Rick Santorum Misunderstands Both Kennedy and Religious Pluralism

Even without its ugly imagery, Rick Santorum’s repeated claim that John F. Kennedy’s 1960 speech about religious freedom made him “throw up” would rank as one of the most unsettling remarks of the 2012 campaign. Contrary to Santorum, Kennedy did not say or imply that “people of faith have no role in the public square,” and his speech ranks as one of the classic statements of the pluralistic foundations of our country.
 
In September 1960, when some Protestants suggested that Kennedy’s Catholicism should disqualify him for the presidency, Kennedy confronted the role of religion in politics in a speech to the Greater Houston Ministerial Association. In words more poetry than prose, Kennedy argued that no one should be denied public office because of his faith, that no public official should request or accept “instructions on public policy” from any “ecclesiastical source,” and that no religious entity should seek “to impose its will directly or indirectly upon the general populace or the public acts of its officials.”
 
Kennedy affirmed his commitment to an America that is “officially neither Catholic, Protestant nor Jewish” and “where religious liberty is so indivisible that an act against one church is treated as an act against all.” He envisioned “an America where religious intolerance will someday end; where all men and all churches are treated as equal; where every man has the same right to attend or not attend the church of his choice.”
 
Yes, Kennedy proclaimed a belief “in an America where the separation of church and state is absolute,” but he never said that “people of faith have no role in the public square.” Indeed, he promised to act based upon what “my conscience tells me to be the national interest” and to protect “the First Amendment’s guarantees of religious liberty.”
 
Contrary to Santorum’s mischaracterization, Kennedy never sought to banish religion from public life. In his inaugural address, delivered four months later, he swore his presidential oath “before ‘Almighty God’” and proclaimed that “the rights of man come not from the generosity of the state but from the hand of God.” Kennedy implored all “‘to heed in all corners of the earth the command of Isaiah — to ‘undo the heavy burdens . . . (and) let the oppressed go free,’” and he closed by “asking His blessing and His help, but knowing that here on earth God’s work must truly be our own.”
 
Less than three weeks later, Kennedy argued that America was founded on two interdependent propositions: “a strong religious conviction, and … a recognition that this conviction could flourish only under a system of freedom.”
 
In a broadcast address on civil rights in June 1963, Kennedy said the nation was “confronted primarily with a moral issue. It is as old as the Scriptures and is as clear as the American Constitution.” The previous day, in a commencement speech at American University on arms control, Kennedy invoked “the Scriptures” for the teaching that “when a man’s ways please the Lord . . . he maketh even his enemies to be at peace with him.”
 
Kennedy understood that religious conviction had a place in civic discourse and in shaping attitudes on public policy.
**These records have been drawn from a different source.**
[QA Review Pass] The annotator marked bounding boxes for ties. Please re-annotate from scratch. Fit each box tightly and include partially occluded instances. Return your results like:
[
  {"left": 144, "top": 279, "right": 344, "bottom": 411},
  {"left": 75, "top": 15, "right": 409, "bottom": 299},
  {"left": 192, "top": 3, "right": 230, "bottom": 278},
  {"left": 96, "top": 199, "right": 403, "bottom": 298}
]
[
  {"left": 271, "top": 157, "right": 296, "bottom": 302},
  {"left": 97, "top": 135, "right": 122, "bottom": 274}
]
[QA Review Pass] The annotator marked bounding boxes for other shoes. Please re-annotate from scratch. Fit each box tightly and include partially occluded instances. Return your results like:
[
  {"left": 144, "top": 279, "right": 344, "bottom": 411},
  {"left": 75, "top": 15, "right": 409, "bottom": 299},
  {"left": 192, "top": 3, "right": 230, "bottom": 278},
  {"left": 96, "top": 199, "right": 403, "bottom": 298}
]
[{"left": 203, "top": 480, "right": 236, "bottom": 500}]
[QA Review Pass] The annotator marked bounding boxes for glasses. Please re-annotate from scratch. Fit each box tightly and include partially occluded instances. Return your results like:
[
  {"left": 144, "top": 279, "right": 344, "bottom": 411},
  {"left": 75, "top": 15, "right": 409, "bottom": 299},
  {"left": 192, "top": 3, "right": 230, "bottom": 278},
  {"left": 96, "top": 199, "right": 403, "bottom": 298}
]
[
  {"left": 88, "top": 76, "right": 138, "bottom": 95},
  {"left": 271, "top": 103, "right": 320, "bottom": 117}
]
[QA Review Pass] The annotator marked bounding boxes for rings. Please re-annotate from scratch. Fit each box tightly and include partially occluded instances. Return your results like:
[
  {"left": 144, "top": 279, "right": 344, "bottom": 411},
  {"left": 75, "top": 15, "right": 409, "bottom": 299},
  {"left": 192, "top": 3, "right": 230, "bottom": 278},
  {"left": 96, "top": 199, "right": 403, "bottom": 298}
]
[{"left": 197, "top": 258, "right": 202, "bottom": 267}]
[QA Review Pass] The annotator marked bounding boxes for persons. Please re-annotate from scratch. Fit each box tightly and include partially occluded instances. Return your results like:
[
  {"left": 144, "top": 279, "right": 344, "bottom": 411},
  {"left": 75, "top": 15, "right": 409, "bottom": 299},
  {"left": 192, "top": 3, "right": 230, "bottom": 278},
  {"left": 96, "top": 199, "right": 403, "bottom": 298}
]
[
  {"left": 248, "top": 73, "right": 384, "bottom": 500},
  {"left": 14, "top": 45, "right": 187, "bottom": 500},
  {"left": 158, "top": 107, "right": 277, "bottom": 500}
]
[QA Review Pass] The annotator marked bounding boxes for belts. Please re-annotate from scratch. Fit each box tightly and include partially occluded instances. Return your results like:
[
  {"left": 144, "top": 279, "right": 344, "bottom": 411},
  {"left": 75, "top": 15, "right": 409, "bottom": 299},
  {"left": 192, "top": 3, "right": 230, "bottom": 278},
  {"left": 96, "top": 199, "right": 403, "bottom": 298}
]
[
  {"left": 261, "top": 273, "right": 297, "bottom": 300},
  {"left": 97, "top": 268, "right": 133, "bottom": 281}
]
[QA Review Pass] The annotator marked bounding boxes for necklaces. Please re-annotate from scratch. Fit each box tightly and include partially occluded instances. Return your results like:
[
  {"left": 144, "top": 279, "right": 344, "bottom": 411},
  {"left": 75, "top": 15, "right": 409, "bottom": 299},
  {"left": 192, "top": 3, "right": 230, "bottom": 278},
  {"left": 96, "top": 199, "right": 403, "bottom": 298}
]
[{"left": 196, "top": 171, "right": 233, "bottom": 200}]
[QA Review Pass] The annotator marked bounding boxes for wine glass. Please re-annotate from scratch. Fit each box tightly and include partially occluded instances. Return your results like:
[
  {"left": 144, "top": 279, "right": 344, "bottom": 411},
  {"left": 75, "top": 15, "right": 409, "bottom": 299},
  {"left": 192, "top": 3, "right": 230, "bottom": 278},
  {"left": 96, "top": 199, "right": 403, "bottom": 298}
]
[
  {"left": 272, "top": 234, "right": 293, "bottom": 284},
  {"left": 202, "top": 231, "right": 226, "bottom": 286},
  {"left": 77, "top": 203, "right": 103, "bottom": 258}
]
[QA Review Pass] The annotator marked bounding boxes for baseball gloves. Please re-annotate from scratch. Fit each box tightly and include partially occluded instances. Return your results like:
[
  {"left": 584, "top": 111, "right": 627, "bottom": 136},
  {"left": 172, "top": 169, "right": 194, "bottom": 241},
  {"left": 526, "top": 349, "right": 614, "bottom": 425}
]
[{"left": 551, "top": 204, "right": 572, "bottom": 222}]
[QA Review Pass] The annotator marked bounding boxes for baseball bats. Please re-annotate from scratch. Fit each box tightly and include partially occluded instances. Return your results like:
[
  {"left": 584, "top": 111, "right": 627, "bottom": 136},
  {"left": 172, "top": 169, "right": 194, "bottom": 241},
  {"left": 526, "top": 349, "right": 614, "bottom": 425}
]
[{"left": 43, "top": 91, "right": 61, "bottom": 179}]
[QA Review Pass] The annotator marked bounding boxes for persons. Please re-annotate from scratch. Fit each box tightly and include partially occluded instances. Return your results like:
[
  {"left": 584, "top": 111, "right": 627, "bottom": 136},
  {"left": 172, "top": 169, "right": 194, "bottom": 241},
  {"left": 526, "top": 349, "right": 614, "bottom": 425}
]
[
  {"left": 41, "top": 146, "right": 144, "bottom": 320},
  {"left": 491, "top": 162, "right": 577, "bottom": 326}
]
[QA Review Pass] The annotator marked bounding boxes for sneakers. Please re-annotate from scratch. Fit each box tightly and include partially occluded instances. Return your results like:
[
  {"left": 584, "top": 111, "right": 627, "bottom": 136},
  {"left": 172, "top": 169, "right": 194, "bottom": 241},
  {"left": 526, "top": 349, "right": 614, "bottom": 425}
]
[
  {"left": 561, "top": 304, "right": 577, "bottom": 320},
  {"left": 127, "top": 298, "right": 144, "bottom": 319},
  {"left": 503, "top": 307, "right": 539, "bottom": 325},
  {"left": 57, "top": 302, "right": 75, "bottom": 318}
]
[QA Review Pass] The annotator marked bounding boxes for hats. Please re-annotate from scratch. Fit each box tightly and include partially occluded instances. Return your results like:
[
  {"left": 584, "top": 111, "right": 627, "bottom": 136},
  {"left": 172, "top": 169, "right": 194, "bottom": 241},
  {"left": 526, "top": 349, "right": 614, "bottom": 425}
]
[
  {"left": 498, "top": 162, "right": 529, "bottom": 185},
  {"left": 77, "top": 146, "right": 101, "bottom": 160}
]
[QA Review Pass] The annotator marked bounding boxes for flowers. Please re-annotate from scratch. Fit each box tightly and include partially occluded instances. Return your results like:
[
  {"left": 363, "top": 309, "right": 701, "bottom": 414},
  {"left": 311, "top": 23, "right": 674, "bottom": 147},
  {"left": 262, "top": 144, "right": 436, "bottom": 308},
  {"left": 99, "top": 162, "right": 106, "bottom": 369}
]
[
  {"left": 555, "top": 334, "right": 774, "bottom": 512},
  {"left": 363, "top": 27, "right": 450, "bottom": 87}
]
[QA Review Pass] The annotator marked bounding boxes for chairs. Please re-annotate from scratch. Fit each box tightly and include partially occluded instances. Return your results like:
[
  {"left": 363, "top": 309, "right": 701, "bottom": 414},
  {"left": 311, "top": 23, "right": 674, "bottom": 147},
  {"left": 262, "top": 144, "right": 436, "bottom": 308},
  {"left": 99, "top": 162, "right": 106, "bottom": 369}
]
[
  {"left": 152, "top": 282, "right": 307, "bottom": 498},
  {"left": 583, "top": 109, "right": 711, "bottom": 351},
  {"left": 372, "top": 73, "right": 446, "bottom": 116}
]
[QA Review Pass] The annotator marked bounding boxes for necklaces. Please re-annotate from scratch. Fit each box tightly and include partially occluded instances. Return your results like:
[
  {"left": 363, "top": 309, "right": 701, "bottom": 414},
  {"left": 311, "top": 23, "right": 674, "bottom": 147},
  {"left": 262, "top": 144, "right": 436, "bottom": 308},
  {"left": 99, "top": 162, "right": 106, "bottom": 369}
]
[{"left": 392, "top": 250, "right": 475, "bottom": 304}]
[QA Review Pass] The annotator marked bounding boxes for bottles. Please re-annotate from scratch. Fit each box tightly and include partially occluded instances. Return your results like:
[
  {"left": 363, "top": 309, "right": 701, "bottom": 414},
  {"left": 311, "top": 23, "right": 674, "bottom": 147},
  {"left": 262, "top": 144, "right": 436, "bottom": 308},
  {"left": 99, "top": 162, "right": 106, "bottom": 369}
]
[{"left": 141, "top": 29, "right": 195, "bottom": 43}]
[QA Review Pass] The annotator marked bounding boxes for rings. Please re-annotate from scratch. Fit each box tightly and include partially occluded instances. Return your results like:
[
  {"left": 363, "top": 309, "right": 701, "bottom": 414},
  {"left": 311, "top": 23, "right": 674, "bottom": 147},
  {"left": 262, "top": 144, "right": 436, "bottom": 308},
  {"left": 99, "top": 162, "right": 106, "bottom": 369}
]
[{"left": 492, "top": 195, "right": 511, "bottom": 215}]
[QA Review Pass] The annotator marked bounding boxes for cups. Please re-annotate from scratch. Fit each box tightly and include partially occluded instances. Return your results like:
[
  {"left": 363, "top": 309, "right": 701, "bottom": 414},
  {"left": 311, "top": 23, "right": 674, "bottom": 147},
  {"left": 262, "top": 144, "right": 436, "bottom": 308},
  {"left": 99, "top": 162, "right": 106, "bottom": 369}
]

But he rightly believed that such discussion must occur in a pluralistic context that accepted the legitimacy and equality of various religions, that rejected religious tests as a qualification for public office, and that encouraged public officials and citizens to discharge their political responsibilities based on the public interest.
 
Kennedy’s Houston speech helped shape a consensus understanding of religious pluralism that has lasted for half a century. Ronald Reagan, for example, echoed some of its themes near the end of his 1984 re-election campaign. Reagan said that America was “founded as a nation of openness to people of all beliefs. And so we must remain. Our very unity has been strengthened by our pluralism.” America had no established religion, it mandated “no belief, nor will we ever. Church and state are, and must remain, separate. All are free to believe or not believe, all are free to practice a faith or not, and those who believe are free, and should be free, to speak of and act on their belief.”
 
Religious pluralism is a cornerstone of our nation, an ideal that infuses our founding documents and our history, an intrinsic part of what makes us indivisible. That is what Kennedy was talking about a half century ago in Houston. That should not upset our stomachs, or our minds.

Joel K. Goldstein teaches and writes about constitutional law and the presidency and is a writer for the History News Service.